**ACTION ITEM:** Reproduce every record precisely, leaving no line out.
DATA RECORDS Start Marker
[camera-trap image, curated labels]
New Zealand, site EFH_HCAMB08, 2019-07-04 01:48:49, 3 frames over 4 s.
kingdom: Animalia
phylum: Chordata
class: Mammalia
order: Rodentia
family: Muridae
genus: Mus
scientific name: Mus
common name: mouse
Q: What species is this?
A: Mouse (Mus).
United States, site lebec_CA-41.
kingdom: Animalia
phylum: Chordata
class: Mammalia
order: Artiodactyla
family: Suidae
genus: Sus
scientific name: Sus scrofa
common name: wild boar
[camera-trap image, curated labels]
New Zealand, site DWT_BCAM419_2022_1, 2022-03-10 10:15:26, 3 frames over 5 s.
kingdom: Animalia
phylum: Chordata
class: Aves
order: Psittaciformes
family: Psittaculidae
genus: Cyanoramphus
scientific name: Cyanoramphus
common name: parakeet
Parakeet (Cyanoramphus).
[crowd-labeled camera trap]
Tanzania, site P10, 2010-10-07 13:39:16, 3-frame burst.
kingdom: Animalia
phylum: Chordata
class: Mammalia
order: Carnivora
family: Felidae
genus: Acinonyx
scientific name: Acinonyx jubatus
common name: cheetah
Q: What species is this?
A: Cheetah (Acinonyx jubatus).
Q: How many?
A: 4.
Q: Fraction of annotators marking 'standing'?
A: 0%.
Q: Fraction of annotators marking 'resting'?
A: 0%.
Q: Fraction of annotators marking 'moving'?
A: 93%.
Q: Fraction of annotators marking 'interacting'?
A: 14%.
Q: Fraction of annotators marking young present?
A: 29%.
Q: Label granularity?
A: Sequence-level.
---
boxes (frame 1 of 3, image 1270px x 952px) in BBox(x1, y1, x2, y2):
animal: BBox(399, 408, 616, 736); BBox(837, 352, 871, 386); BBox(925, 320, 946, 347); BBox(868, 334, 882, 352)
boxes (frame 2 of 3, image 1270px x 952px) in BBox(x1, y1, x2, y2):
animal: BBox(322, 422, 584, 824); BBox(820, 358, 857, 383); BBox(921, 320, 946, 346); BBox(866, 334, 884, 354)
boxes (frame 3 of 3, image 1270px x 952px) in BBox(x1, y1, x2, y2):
DATA RECORDS End Marker
**WRITTEN ANSWER:**
[camera-trap image, curated labels]
New Zealand, site EFH_HCAMB08, 2019-07-04 01:48:49, 3 frames over 4 s.
kingdom: Animalia
phylum: Chordata
class: Mammalia
order: Rodentia
family: Muridae
genus: Mus
scientific name: Mus
common name: mouse
Q: What species is this?
A: Mouse (Mus).
United States, site lebec_CA-41.
kingdom: Animalia
phylum: Chordata
class: Mammalia
order: Artiodactyla
family: Suidae
genus: Sus
scientific name: Sus scrofa
common name: wild boar
[camera-trap image, curated labels]
New Zealand, site DWT_BCAM419_2022_1, 2022-03-10 10:15:26, 3 frames over 5 s.
kingdom: Animalia
phylum: Chordata
class: Aves
order: Psittaciformes
family: Psittaculidae
genus: Cyanoramphus
scientific name: Cyanoramphus
common name: parakeet
Parakeet (Cyanoramphus).
[crowd-labeled camera trap]
Tanzania, site P10, 2010-10-07 13:39:16, 3-frame burst.
kingdom: Animalia
phylum: Chordata
class: Mammalia
order: Carnivora
family: Felidae
genus: Acinonyx
scientific name: Acinonyx jubatus
common name: cheetah
Q: What species is this?
A: Cheetah (Acinonyx jubatus).
Q: How many?
A: 4.
Q: Fraction of annotators marking 'standing'?
A: 0%.
Q: Fraction of annotators marking 'resting'?
A: 0%.
Q: Fraction of annotators marking 'moving'?
A: 93%.
Q: Fraction of annotators marking 'interacting'?
A: 14%.
Q: Fraction of annotators marking young present?
A: 29%.
Q: Label granularity?
A: Sequence-level.
---
boxes (frame 1 of 3, image 1270px x 952px) in BBox(x1, y1, x2, y2):
animal: BBox(399, 408, 616, 736); BBox(837, 352, 871, 386); BBox(925, 320, 946, 347); BBox(868, 334, 882, 352)
boxes (frame 2 of 3, image 1270px x 952px) in BBox(x1, y1, x2, y2):
animal: BBox(322, 422, 584, 824); BBox(820, 358, 857, 383); BBox(921, 320, 946, 346); BBox(866, 334, 884, 354)
boxes (frame 3 of 3, image 1270px x 952px) in BBox(x1, y1, x2, y2):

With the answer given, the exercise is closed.